STATUS: I’m starting to, gasp, feel normal. Surely this is the end of bad cold?

What’s playing on the iPod right now? YOU BELONG TO ME by Anita Baker

I just read on Galley Cat that Audrey Niffenegger, author of the very wonderful TIME TRAVELER’S WIFE, just sold her next novel for 4.8 million.

Sources close to the negotiation say….

This cracks me up. If the publisher or the agent really didn’t want the public to know what a book sold for, trust me, the word would not get out. Unless a leak happened of course. (There are many tales of editorial assistants being bribed for info but I have to say, I never could confirm any of these tales. And I imagine all the EAs out there are wondering how to get that gig!) Regardless, either a leak happened or the parties involved wanted it to be known.

Now my blog is not about whether Audrey deserves said advance. That’s really not the point. Her first novel did well; based on sales numbers alone I’d say that advance is commensurate* with performance. Now it didn’t state this in the article but I’m sensing this was a complete manuscript she sold (as it’s been six years since the release of her prior novel).

[side story: I was at the 2003 BEA in LA when I happened by the MacAdam/Cage booth to talk to an editor friend of mine. She mentioned this debut author of hers so I wanted to stop in and lend support. There in the booth was the editor, the author, a large stack of galleys, and not too much traffic. I sat down and had a cup of tea and some lively conversation. I took a plain blue cover galley home with me. Yep, you guessed it. I have an original galley of THE TIME TRAVELER’S WIFE—which I read and loved.]
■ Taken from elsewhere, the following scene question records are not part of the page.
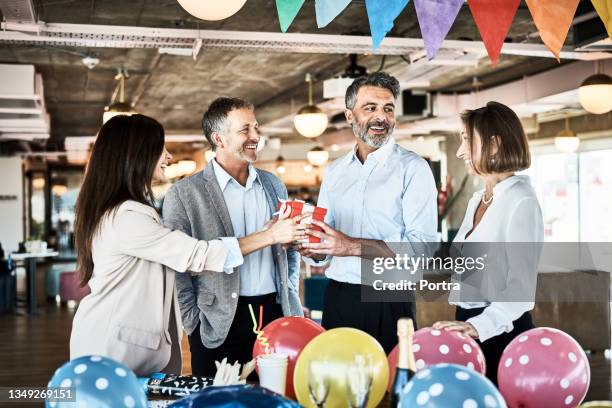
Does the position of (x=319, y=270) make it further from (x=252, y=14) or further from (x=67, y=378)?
(x=67, y=378)

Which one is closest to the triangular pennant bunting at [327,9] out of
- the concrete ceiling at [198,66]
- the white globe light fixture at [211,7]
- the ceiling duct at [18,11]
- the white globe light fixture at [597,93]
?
the white globe light fixture at [211,7]

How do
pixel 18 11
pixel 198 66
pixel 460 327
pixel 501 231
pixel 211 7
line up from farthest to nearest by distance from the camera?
pixel 198 66 → pixel 18 11 → pixel 211 7 → pixel 501 231 → pixel 460 327

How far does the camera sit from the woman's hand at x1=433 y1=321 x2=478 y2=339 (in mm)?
2252

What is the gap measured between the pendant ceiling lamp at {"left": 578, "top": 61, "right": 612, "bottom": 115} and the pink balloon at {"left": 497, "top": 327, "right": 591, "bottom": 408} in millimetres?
6248

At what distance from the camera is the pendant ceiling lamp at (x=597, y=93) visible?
771 centimetres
But that’s off topic. Basically, and here’s the point to my blog entry, wait for it, I want to say that I think Audrey was smart. She wrote her next novel and then sold it. Actually this is all speculation as I certainly don’t know if that’s what she did but it sounds like it from the article.

Talk about significantly alleviating the pressure of performance for a sophomore effort.

We don’t talk about it much in publishing but I do think it can be rough on an author to do really well with book 1, do a big deal for a next book, and then have the pressure on for the writing of said second novel.

I know what you’re thinking. Cry me a river. You’d like to have such a problem.

[*thanks for the typo catch! I laughed when I reread my entry this morning.]